# Verifying Parameter Shift Rule by useing automatic differentiation of JAX

## Cost Function

- Computes the expectation value of the quantum state with respect to the observable $M$ for given parameters $\theta$.
- Strictly follows the description in the overleaf document.

---

In this paper, we consider the following unconstrained optimization problem,
$$
\min _{\boldsymbol{\theta} \in \mathbb{R}^m} f(\boldsymbol{\theta})=\left\langle 0\left|U(\boldsymbol{\theta})^{\dagger} M U(\boldsymbol{\theta})\right| 0\right\rangle \text {. }
$$

Here, $U(\boldsymbol{\theta}) \in \mathbb{C}^{2^n \times 2^n}$ is a parameterized quantum circuit and relies on a collection of classical parameters $\boldsymbol{\theta}=\left(\theta_1, \theta_2, \ldots, \theta_m\right) \in \mathbb{R}^m$. Without loss generality, it is sufficient to consider the following typical structure:
$$
U(\boldsymbol{\theta})=V_m U_m\left(\theta_m\right) \cdots V_1 U_1\left(\theta_1\right),
$$
where $V_j \in \mathbb{C}^{2^n \times 2^n}$ are constant arbitrary quantum circuits, while $U_j\left(\theta_j\right) \in \mathbb{C}^{2^n} \times 2^n$ are rotation-like gates, i.e., $U_j\left(\theta_j\right)=e^{-(i / 2) H_j \theta_j}$ for some Hermitian generator $H_j \in \mathbb{C}^{2^n \times 2^n}$. It is well know that $U_j\left(\theta_j\right)$ is unitary for any $\theta_j \in \mathbb{R}$ if the generator $H_j$ is Hermitian ${ }^1$. In additional, we assume that $H_j$ is involutory ${ }^2$, i.e., $H_j^2=I$, where $I$ denotes the identity matrix whose size is clear from context. In this case, we have
$$
U_j\left(\theta_j\right)=e^{-(i / 2) H_j \theta_j}=\cos \left(\theta_j / 2\right) I-i \sin \left(\theta_j / 2\right) H_j
$$
For proof, see Lemma 2 in appendix. This equation implies that $U_j\left(\theta_j\right)$ is a linear combination of constant matrices $I$ and $H_j$, with the association between $U_j\left(\theta_j\right)$ and $\theta_j$ being solely through coefficients. Typically, the circuit $U(\boldsymbol{\theta})$ is applied to a fixed and easy-toprepare input quantum state $|0\rangle \in \mathbb{C}^{2^n}$ and we obtain the output state $U(\theta)|0\rangle \in \mathbb{C}^{2^n}$ in a quantum device. Hence, $\boldsymbol{f}(\boldsymbol{\theta})$ is exactly the expectation value of a Hermitian observable $M \in \mathbb{C}^{2^n} \times 2^n$ is measured with respect to that output state.

---

In [1]:
import jax
import jax.numpy as jnp
import jax.scipy.linalg
from lai_utils import is_unitary, is_hermitian
from lai_utils import generate_random_unitary, generate_random_hermitian, generate_random_H_paulis
from lai_utils import create_uniform_superposed_state, create_ket_zero_state
from lai_utils import U_j

key = jax.random.PRNGKey(2)  # Create the initial key for the random number generator

print('='*100)
print("In this example, we will use JAX's Automatic Differentiation to verify the Parameter Shift Rule is correct.")
print('='*100)

n = 2  # Number of qubits
m = 4  # Number of parameters

# |0> state as input
input_state = jnp.eye(2**n, dtype=jnp.complex64)[:, 0]  

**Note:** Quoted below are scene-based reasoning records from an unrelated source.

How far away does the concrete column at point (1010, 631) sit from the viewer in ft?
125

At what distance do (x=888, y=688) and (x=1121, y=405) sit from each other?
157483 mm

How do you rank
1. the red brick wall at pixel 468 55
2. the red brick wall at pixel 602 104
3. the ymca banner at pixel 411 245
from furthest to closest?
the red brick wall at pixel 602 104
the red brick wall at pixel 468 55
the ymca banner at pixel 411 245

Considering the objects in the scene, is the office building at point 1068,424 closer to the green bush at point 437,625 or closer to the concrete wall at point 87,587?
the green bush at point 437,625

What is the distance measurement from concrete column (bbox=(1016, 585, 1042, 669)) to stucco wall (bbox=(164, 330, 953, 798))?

# Generate m different random unitary matrices
subkeys = jax.random.split(key, m+1)
key = subkeys[m]
V_list = [generate_random_unitary(2**n, prng_key=subkeys[i]) for i in range(m)]

# Check if each unitary matrix is indeed unitary
V_is_unitary_list = [is_unitary(V) for V in V_list]
print(f"V_is_unitary_list: {[value.item() for value in V_is_unitary_list]}")

# Generate m different H matrices
subkeys = jax.random.split(key, m+1)
key = subkeys[m]
H_list = [generate_random_H_paulis(n, prng_key=subkeys[i]) for i in range(m)]

# Check if each H matrix is Hermitian
H_is_hermitian_list = [is_hermitian(H) for H in H_list]
print(f"H_is_hermitian_list: {[value.item() for value in H_is_hermitian_list]}")

# Check if each H matrix is unitary
H_is_unitary_list = [is_unitary(H) for H in H_list]
print(f"H_is_unitary_list: {[value.item() for value in H_is_unitary_list]}")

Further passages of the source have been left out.